CHP'nin başında Cumhurbaşkanı adayı olmayacağını her fırsatta ilan eden Kemal Bey'in olması İnce'nin 2023 planına uygun bir tercih çünkü. İnce belli ki o gün geldiğinde bir kez daha Kılıçdaroğlu'nu ikna edebileceğini düşünüyor. Peki tıpkı 2018'de olduğu gibi Abdullah Gül ya da CHP dışından başka bir isim gündeme gelirse ne yapacak?
İlginç bir şekilde böyle bir şeyin olmayacağını düşünüyor. CHP tabanının ezici bir çoğunlukla kendisinin adaylığını isteyeceğine, parti yönetiminin de tabanın sesine kulak vereceğine inanıyor.
Ya CHP yönetimi Ekrem İmamoğlu'nu aday gösterirse!
İnce bu soruyu da ustalıkla geçiştirdi. Ama cümlelerinin satır aralarında "O önce kendisini İstanbul'da ispat etsin" mesajı vardı.
Olası Cumhurbaşkanlığı adaylığında HDP oylarının öneminin farkında bir İnce gördüm programda.
Pervin Buldan'ın Barış Pınarı Harekatı üzerinden CHP'ye yönelttiği üstü kapalı tehdidi eleştirirken bile cümlelerini özenle seçti. "Camiye siyaset sokanlara nasıl karşıysak, Cemevine siyaset sokanlara da karşı olmalıyız" sözleri ile kimi hedef aldığını açıklamadı ama bu çıkışı da dikkat çekiciydi.
Program boyunca Kılıçdaroğlu'nu eleştirmekten kaçınan İnce, MYK'daki bazı isimlere tepkisini ise gizlemedi.
"Önceden bana destek olanları harcıyorlardı, şimdi selam verenleri bile harcıyorlar.
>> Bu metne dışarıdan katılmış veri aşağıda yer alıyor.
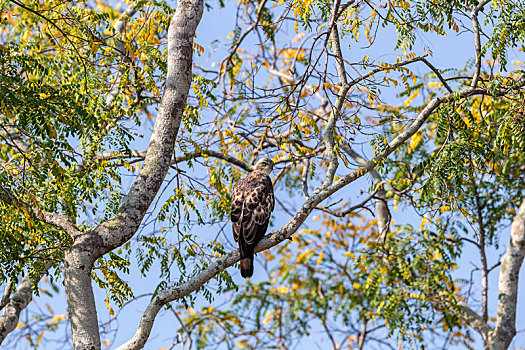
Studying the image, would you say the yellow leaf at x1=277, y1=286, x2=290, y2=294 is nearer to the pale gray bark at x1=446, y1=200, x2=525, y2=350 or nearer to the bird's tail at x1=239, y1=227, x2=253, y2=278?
the pale gray bark at x1=446, y1=200, x2=525, y2=350

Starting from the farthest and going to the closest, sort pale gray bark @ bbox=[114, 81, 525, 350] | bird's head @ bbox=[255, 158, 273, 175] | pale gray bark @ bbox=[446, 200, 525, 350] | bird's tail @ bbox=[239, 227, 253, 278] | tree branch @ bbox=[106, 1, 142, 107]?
pale gray bark @ bbox=[446, 200, 525, 350]
tree branch @ bbox=[106, 1, 142, 107]
bird's head @ bbox=[255, 158, 273, 175]
bird's tail @ bbox=[239, 227, 253, 278]
pale gray bark @ bbox=[114, 81, 525, 350]

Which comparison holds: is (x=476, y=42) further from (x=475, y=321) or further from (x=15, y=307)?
(x=15, y=307)

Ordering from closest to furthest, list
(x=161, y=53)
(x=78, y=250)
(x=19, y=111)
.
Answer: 1. (x=78, y=250)
2. (x=19, y=111)
3. (x=161, y=53)

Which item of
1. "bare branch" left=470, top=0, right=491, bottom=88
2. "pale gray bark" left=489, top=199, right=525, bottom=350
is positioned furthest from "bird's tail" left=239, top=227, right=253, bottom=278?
"pale gray bark" left=489, top=199, right=525, bottom=350

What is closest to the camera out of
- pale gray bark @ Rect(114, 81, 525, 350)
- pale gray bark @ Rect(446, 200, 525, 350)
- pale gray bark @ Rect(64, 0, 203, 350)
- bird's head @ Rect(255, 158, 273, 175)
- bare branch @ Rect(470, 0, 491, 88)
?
pale gray bark @ Rect(114, 81, 525, 350)

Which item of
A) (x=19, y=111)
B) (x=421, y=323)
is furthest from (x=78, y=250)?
(x=421, y=323)

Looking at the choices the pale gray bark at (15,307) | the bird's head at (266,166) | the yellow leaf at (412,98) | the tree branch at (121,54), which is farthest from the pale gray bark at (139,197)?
the yellow leaf at (412,98)

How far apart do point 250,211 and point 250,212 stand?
0.01m

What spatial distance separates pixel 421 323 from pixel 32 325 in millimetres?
4874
Yazık, ayıp! Bunun bedelini ödeyecekler" sözleri CHP'de yaşanan iktidar kavgasının bir işareti olarak yorumlanabilir.
İnce'ye Avrupa Parlamentosu'nun Türkiye düşmanı raportörü Kati Piri ile gerçekleştirdiği buluşmayı da sordum. Bu buluşma nedeniyle kendisini eleştirenlere kızgındı.
Meğer Brüksel'e, Türkiye'nin Suriye'deki güvenlik kaygılarını anlatmak üzere gitmiş.
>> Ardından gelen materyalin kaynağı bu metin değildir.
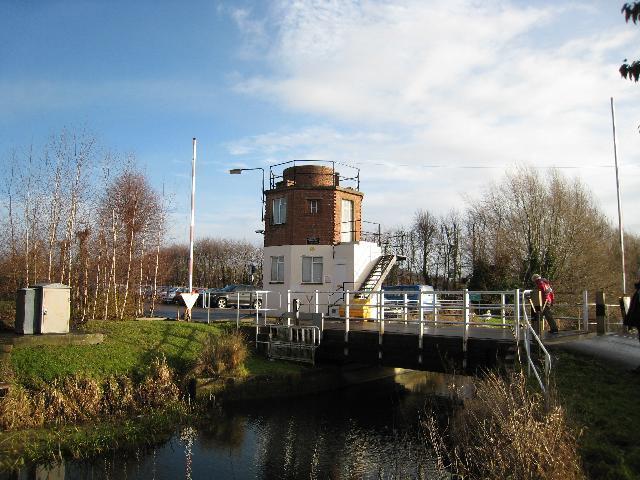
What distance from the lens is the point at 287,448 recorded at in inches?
444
Sosyalist milletvekillerine "10 bin kilometre öteden gelen ABD'ye işgalci demiyorsunuz.
Ama güvenliğini sağlamaya çalışan Türkiye'yi işgalci ilan ediyorsunuz" demiş.
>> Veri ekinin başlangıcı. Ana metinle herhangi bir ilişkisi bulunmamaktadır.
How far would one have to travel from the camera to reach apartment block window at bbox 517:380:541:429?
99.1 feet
İnce'nin bu temasları etkili olur mu bilmem. Ama Türkiye'yi savaş suçlusu ilan etmek için çırpınan Avrupa Parlamentosu'nun sosyalist milletvekilleri sol kimliği ile tanınan bir Türk siyasetçinin anlattıklarına eminim çok şaşırmıştır. Brüksel'e her fırsatta kendi ülkesini şikayet eden siyasilerden sonra İnce'nin gösterdiği bu tavır alkışı hak ediyor.